Mr. Fetterman, who is now Pennsylvania’s lieutenant governor, has emphasized that he initially ran for mayor to stop violence. He has strongly disputed any notion that he acted out of bias in 2013, telling PhillyVoice in 2016 that “this had nothing to do with race. The runner could have been my mother for all I knew, thanks to what the jogger was wearing.”
No charges related to the incident were brought against Mr. Fetterman, who has said he saw someone “dressed entirely in black and a face mask” running in the direction of an elementary school soon after the Sandy Hook shooting.
“I believe I did the right thing,” Mr. Fetterman told WTAE-TV at the time. “But I may have broken the law during the course of it. I’m certainly not above the law.”
Part of that sentence — “I may have broken the law” — is featured in the ads.
The jogger, Christopher Miyares, who in 2018 was charged with multiple felonies in a separate incident, told The Philadelphia Inquirer in a letter from a state prison in 2021 both that Mr. Fetterman “lied about everything” and that he hoped Mr. Fetterman “gets to be a senator.”
Still, during the primary campaign, Mr. Fetterman faced sharp criticism for how he handled and discussed the 2013 incident. While he won that race handily, some Democrats worried that Republicans would use the incident to weaken Black turnout in Philadelphia and Pittsburgh in the general election.

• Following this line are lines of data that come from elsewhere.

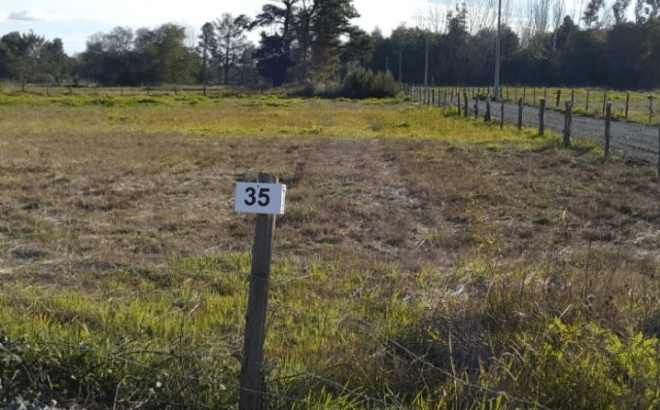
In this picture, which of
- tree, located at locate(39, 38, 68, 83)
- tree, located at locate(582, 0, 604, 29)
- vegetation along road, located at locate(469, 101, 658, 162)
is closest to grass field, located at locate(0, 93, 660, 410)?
vegetation along road, located at locate(469, 101, 658, 162)

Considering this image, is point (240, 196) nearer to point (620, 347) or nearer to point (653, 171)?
point (620, 347)

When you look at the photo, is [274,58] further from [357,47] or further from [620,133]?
[620,133]

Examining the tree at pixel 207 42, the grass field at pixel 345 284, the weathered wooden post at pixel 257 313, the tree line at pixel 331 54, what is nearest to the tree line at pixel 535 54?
the tree line at pixel 331 54

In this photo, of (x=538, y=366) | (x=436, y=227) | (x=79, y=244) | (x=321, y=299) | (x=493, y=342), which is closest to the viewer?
(x=538, y=366)

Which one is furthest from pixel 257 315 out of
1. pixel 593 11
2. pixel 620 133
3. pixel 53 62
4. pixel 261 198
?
pixel 593 11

Mr. Brooks disputed the idea of that being the goal of the ad campaign.
“I would say it’s the exact opposite,” he said. “We’re trying to change opinions and to maximize the turnout in the African American community for Dr. Oz.”
The ads, though, do not mention Dr. Mehmet Oz, the Republican nominee for Senate. Polling for the Republican Jewish Coalition found that Mr. Fetterman had an overwhelming lead with Black voters, according to a survey conducted Aug. 29- Sept. 1.
But the survey also found that “just 6 percent of Pennsylvania voters, including only 4 percent of Black voters, have seen, read, or heard ‘a lot’” about the 2013 incident, and that message testing showed that “key Democratic audiences react negatively to information regarding the incident at gunpoint.”
“There is clearly an opportunity to litigate this issue, especially among the Black community and within urban areas,” the memo said.